Rob here is a laptop—clean, sleek, fully programmable, far more efficient.
” She took a beat. “You gave us all the information we needed to build exactly what you want, Chloe. Rob is it.”
“I don’t want to date a sodding robot, thank you very much,” Chloe said, standing up and pacing, because she couldn’t sit still. Her heart was pounding; her hand shot to her neck, scratching at her skin. She felt tricked, angry, embarrassed. She’d been flirting with a machine.
“No one believes it can feel real until they are in a room with one,” Avery said, evening her tone.
“That’s why we do it this way.” She clapped her hands once, a sharp sound.
“I suggest you go out with him, on a real date. If you aren’t convinced, you’ll have wasted nothing but a few hours of your time.
” Avery’s ice-blue eyes fixed on Chloe. “Being in a healthy relationship, with the right person, it transforms people.”
“He’s not a person though, is he?” Chloe said, sitting back down, resting her head in her hands because the room was spinning; her stomach turned.
“Trust me, after a few dates you’ll forget about that,” Avery said.
She looked like she was waiting for a response, but Chloe was speechless.

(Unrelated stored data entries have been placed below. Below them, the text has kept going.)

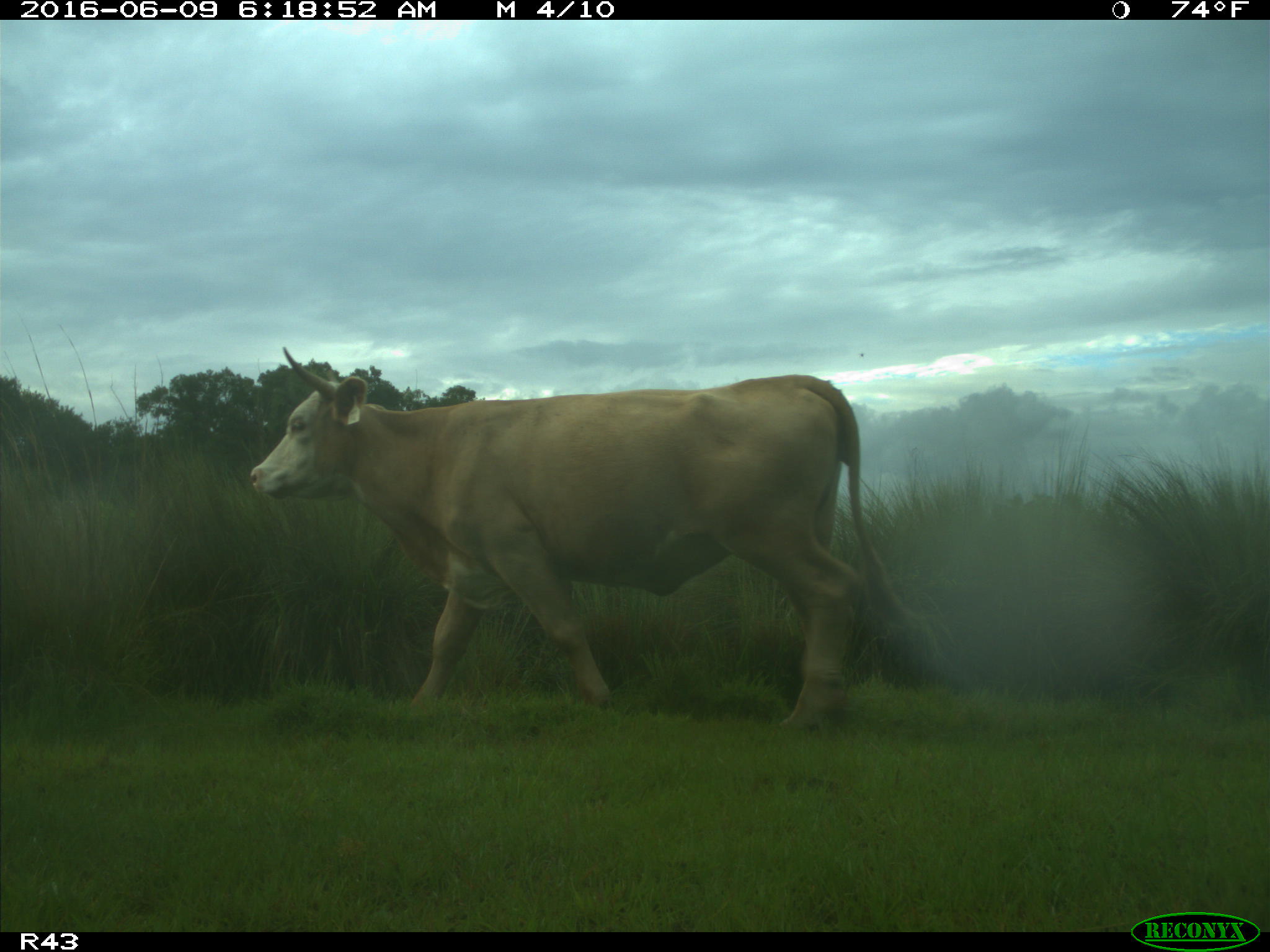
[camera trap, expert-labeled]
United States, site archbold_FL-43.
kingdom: Animalia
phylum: Chordata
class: Mammalia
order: Artiodactyla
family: Bovidae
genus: Bos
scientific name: Bos taurus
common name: domestic cow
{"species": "Bos taurus (domestic cow)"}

“The truth is, Chloe, all the ideal men you listed on your form—Fitzwilliam Darcy, Anthony Bridgerton, Friedrich Bhaer—they are all men written by women. Women know what women want. Rob is also written by a woman; he is written by you.”

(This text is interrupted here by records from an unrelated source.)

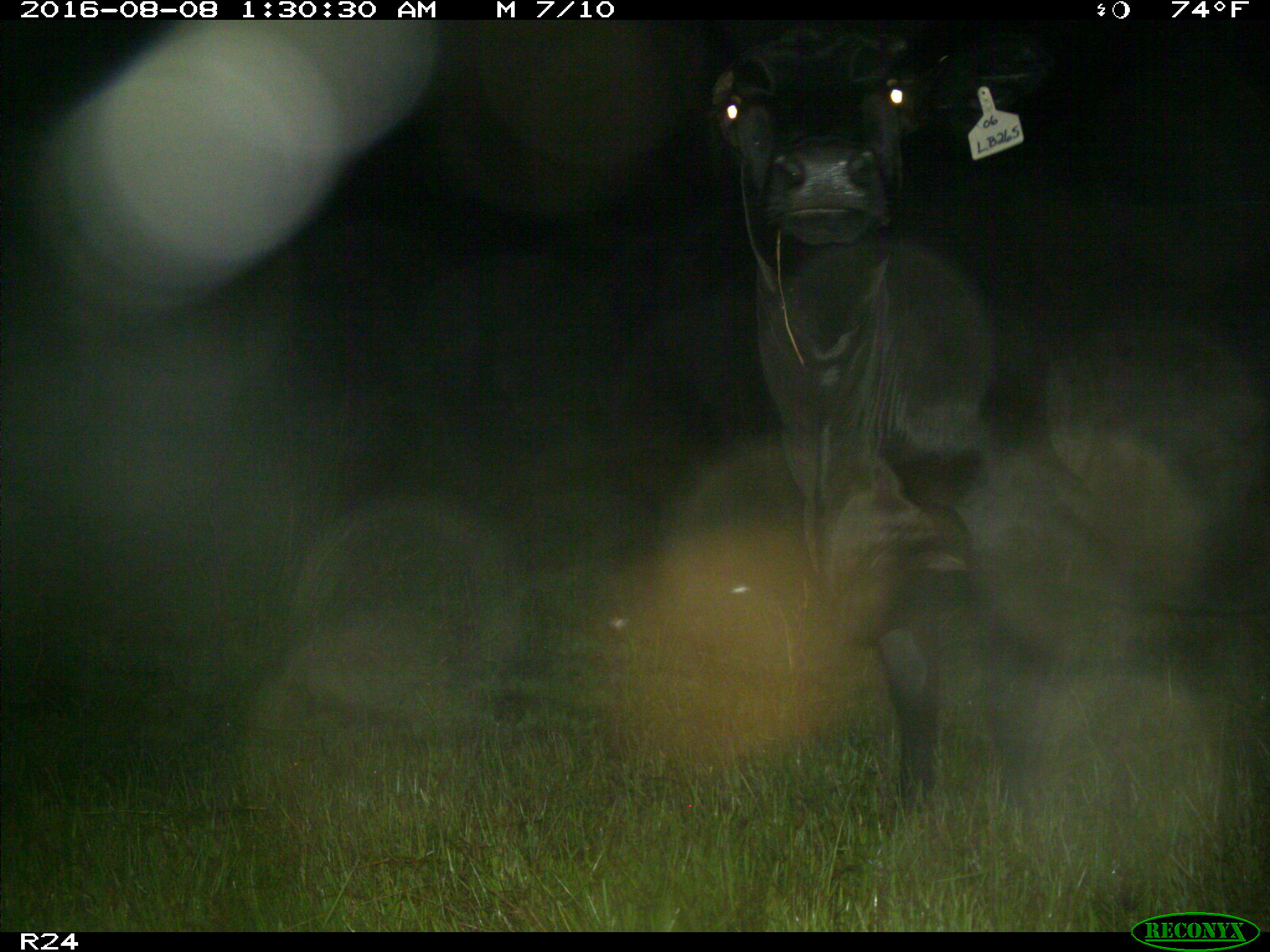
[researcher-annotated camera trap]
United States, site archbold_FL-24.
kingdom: Animalia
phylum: Chordata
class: Mammalia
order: Artiodactyla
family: Bovidae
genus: Bos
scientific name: Bos taurus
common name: domestic cow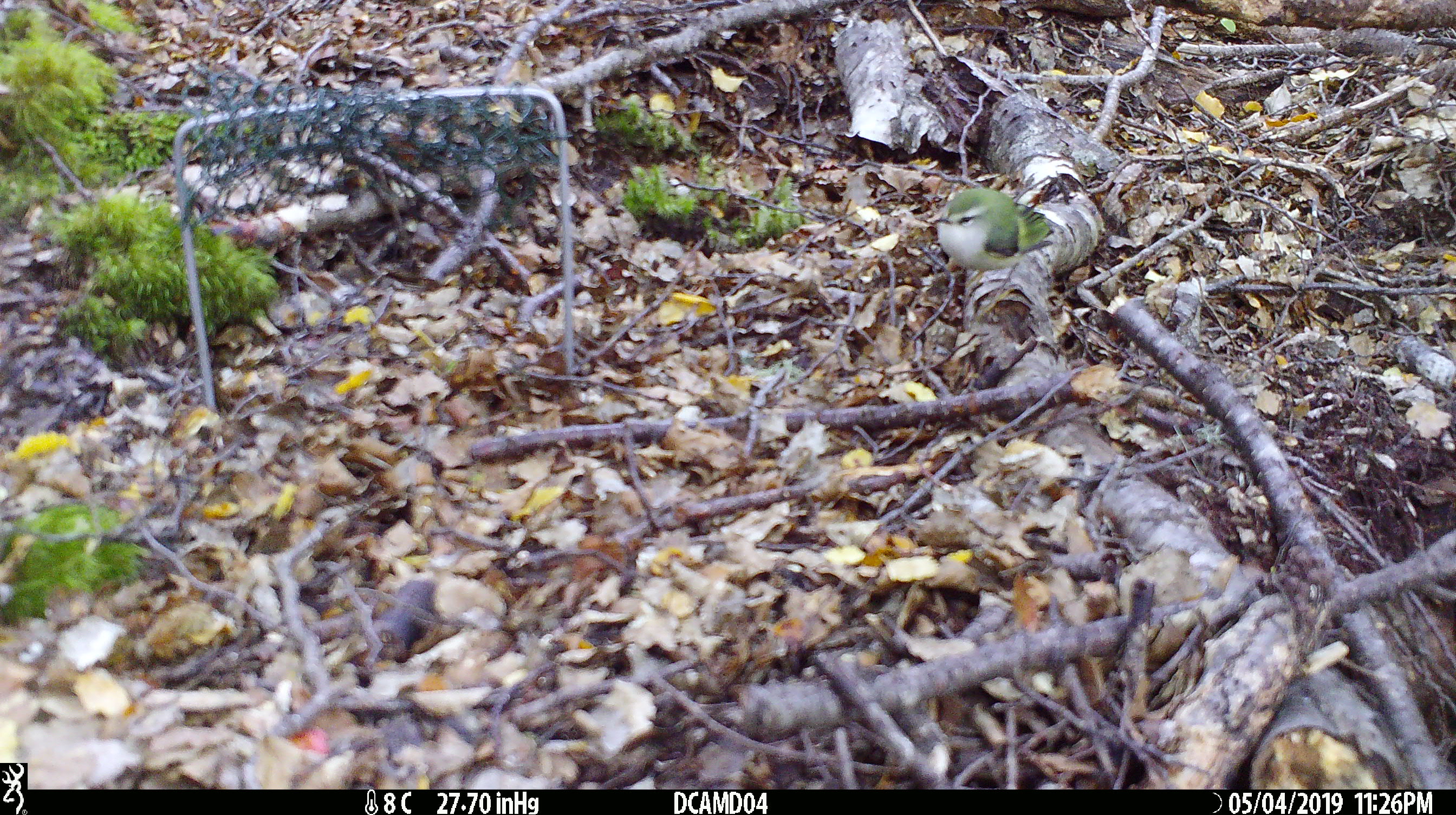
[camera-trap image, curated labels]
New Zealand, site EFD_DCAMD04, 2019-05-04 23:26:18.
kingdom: Animalia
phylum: Chordata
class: Aves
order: Passeriformes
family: Acanthisittidae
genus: Acanthisitta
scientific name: Acanthisitta chloris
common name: rifleman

The nausea ebbed, leaving a hollow feeling in its place. Chloe stood, then ripped the watch from her wrist and laid it on the table. Whatever the Blade Runner mind trip she’d just walked into, she needed to leave now. Sci-fi was not her genre.
“I’m going now,” she said firmly, walking toward the door.

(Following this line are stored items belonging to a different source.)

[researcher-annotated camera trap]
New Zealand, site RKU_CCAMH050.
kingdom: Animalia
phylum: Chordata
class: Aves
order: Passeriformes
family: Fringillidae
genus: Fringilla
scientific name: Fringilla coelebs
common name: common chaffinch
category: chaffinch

“Think about it,” Avery replied, unmoved. “Perfect Partners will be here when you’re ready for perfection.”
Chloe ran from the building, then out onto the Strand.
She didn’t stop running until she reached Charing Cross station.
There, breathless, she looked around at all the people going about their day, running for their trains.
How could they be acting like everything was normal when there were robots who looked like men?
How did she know these commuters were even real—what if they were all robots too?
As her thoughts swirled, she had to sit down on the pavement, to feel the ground.
After a few minutes, the adrenaline drained out of her and was replaced by a heavy, sinking feeling.
Because for a moment there, she had felt something she hadn’t felt in a long time—hope.
By the time she got back to Richmond, her disappointment and confusion had curdled into anger.
Anger that Wendy had set her up, that she’d wasted all that time filling in a forty-two-page questionnaire.
And sure, she hadn’t specified “ALIVE” or “HUMAN” as prerequisites, but she’d kind of assumed they were a given.
This was all the reunion email’s fault. It had triggered an existential spiral, making her question every aspect of her life.
A similar thing happened when she watched too many TED Talks or read Brené Brown.
But whatever change she was trying to manifest, dating a sexy R2-D2 was not it.